[TASK OBJECTIVE] If a line in the following entries holds the string "оформления", include it in the tally. State the total and nothing further.

[ENTRIES SUPPLIED]

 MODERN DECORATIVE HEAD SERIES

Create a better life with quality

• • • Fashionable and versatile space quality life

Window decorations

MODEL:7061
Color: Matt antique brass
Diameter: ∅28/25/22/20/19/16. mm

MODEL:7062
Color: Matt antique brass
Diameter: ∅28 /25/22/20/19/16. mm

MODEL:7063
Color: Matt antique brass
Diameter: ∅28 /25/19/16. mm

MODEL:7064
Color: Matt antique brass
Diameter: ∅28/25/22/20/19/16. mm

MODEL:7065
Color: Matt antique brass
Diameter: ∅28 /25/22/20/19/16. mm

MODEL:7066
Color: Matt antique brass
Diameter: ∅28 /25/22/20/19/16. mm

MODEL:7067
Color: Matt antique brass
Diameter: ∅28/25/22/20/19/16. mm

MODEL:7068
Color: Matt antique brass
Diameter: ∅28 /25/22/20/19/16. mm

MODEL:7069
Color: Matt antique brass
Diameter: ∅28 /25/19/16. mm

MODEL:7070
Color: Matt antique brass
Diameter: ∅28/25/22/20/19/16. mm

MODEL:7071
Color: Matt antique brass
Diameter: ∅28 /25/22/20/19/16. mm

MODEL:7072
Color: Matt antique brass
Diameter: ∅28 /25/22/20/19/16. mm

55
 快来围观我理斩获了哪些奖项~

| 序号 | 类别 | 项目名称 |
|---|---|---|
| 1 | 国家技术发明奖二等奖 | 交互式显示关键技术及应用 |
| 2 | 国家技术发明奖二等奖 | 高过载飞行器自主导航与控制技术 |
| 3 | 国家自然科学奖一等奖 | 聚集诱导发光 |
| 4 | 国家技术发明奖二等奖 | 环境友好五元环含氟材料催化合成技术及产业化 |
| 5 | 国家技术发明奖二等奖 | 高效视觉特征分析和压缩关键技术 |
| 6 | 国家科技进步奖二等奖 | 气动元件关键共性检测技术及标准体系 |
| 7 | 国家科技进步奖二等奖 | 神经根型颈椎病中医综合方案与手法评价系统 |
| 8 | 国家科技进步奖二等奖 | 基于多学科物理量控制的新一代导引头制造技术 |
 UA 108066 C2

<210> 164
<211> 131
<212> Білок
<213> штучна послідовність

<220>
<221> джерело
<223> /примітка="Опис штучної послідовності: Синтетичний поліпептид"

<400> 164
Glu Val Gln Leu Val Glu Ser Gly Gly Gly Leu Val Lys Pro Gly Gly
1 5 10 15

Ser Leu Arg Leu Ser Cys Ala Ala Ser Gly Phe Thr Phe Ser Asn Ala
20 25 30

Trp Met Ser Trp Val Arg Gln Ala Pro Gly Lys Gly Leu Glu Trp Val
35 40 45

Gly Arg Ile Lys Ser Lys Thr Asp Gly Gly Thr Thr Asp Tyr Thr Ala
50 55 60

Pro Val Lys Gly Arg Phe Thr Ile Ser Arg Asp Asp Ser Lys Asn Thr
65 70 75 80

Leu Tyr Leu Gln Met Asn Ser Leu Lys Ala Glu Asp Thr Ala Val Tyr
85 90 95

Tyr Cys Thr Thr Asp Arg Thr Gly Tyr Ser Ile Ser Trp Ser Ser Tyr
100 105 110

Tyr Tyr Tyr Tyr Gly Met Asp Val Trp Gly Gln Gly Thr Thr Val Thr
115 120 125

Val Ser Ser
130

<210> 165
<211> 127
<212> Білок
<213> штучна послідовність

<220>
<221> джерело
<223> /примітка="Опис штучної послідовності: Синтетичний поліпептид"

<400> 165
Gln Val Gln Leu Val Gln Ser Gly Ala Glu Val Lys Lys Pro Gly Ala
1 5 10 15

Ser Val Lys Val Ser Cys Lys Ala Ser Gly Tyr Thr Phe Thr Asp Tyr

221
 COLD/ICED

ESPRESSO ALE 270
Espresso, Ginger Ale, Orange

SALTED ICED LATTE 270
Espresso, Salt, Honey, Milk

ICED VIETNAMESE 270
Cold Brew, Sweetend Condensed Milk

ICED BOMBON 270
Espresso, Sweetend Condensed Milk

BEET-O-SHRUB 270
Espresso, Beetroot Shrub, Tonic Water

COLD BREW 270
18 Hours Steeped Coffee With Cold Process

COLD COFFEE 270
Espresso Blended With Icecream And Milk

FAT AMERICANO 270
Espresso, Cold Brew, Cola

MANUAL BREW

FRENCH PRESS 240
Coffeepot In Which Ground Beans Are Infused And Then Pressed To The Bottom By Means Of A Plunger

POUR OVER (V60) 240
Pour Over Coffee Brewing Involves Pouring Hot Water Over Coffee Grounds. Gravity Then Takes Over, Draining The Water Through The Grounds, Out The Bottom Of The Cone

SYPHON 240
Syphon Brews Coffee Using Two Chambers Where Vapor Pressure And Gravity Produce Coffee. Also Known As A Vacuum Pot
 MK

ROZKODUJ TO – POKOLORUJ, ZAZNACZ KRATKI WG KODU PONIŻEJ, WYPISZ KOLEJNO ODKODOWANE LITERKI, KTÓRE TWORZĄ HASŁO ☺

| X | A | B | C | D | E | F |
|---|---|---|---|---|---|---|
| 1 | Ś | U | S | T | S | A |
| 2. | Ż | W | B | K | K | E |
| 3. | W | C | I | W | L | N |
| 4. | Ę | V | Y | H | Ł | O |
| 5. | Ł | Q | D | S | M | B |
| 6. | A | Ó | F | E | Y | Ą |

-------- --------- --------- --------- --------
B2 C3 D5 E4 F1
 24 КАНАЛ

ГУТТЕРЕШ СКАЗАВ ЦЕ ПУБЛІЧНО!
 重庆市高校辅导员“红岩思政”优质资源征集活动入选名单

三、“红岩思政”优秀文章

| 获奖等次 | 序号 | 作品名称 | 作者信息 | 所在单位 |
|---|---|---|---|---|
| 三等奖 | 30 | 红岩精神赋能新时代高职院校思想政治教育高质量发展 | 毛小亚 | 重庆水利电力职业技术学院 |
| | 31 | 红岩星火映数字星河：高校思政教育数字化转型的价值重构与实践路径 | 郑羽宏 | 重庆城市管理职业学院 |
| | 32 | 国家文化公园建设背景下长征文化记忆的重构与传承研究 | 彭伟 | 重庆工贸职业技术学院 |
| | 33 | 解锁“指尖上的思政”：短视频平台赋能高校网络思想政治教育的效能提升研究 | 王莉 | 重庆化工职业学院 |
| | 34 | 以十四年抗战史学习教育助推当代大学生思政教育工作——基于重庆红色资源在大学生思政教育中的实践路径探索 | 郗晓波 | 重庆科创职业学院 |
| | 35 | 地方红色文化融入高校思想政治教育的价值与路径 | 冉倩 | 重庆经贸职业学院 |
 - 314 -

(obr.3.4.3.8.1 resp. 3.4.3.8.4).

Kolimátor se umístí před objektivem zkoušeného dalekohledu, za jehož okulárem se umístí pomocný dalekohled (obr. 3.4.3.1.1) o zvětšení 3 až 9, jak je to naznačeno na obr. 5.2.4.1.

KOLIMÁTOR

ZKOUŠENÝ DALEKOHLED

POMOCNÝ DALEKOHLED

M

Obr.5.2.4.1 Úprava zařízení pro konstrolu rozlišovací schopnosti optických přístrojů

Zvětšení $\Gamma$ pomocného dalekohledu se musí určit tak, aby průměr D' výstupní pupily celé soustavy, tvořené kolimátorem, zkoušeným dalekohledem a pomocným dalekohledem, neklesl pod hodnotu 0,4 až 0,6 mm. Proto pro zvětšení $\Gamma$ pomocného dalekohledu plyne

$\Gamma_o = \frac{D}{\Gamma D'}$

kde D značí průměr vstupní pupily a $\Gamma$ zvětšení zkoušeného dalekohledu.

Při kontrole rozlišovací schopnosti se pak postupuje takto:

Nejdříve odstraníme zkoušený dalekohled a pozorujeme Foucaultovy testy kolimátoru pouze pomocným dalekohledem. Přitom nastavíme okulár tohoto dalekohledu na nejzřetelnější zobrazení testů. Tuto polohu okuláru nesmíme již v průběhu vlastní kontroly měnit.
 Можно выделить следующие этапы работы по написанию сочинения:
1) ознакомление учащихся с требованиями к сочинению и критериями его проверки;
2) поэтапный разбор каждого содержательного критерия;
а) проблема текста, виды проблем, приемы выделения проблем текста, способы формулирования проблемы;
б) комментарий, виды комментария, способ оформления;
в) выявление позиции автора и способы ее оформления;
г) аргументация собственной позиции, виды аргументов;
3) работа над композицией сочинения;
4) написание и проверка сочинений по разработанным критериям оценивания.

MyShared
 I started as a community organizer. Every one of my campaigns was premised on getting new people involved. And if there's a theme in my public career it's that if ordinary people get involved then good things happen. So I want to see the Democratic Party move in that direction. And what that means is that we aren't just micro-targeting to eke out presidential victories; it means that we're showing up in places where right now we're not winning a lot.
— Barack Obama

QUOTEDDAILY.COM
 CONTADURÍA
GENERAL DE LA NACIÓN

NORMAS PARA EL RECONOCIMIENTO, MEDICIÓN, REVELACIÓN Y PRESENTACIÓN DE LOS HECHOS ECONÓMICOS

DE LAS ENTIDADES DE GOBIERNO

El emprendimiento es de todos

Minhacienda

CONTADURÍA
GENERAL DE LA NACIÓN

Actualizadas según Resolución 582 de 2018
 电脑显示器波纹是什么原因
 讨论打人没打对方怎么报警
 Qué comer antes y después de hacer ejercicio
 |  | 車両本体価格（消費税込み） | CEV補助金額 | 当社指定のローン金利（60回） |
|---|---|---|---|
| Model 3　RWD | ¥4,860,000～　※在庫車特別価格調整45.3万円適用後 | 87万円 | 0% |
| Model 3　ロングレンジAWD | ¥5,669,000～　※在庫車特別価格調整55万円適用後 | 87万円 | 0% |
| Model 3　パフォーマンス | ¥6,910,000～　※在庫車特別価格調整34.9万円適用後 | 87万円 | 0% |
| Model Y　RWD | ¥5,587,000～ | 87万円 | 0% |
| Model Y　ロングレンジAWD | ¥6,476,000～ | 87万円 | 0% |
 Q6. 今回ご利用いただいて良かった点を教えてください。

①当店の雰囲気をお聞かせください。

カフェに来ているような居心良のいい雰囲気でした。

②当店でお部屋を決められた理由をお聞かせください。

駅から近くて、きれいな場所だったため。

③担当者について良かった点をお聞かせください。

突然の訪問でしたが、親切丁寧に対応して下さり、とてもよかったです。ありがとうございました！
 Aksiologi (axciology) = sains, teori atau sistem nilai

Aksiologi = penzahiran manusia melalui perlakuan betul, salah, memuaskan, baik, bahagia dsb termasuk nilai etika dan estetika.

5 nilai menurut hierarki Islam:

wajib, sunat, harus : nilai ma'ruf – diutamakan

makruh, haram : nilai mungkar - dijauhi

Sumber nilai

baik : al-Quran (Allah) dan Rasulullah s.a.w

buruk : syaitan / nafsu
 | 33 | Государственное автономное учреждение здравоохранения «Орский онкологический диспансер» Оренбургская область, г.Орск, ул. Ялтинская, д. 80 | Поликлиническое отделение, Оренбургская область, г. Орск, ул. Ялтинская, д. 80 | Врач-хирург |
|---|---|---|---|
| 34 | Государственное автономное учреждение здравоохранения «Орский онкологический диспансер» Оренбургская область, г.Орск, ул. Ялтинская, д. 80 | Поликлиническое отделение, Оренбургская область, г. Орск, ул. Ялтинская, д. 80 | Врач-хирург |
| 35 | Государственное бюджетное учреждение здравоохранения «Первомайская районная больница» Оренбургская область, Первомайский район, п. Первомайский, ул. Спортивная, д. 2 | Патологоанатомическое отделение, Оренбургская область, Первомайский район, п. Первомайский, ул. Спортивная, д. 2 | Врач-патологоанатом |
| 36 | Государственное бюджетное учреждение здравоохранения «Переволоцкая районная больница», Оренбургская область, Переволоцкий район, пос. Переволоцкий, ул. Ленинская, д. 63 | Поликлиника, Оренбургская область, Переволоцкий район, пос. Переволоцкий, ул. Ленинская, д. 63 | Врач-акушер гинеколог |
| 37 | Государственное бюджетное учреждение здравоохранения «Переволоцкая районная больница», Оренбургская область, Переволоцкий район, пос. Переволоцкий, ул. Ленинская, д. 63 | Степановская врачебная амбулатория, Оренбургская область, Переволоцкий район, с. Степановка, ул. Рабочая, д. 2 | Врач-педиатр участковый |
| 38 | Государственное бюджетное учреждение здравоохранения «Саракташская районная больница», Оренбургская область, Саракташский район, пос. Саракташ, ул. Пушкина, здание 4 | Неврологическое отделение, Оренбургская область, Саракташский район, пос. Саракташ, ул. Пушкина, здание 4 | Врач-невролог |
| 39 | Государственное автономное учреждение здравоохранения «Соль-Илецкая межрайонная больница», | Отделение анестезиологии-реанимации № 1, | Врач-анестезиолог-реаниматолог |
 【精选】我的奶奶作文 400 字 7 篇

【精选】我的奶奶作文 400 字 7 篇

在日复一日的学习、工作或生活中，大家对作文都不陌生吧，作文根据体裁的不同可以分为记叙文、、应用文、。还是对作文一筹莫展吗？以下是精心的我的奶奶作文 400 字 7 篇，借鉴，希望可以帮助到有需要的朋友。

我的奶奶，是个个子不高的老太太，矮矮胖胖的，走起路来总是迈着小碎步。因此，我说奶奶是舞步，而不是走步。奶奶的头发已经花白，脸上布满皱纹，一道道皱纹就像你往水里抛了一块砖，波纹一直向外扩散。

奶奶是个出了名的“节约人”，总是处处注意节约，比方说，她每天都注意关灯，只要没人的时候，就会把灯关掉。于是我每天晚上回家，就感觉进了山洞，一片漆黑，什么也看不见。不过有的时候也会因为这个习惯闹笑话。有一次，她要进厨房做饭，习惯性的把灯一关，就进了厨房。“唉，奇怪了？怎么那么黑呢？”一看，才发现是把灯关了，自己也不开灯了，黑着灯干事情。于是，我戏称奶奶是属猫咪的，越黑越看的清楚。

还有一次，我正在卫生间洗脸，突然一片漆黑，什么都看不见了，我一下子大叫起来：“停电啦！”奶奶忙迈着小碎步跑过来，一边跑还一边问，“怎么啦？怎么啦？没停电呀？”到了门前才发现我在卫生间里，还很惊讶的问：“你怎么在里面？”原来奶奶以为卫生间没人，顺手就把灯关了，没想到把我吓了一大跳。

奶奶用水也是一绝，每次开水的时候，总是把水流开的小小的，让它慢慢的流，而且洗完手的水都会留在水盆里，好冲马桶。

[TASK ANSWER] 2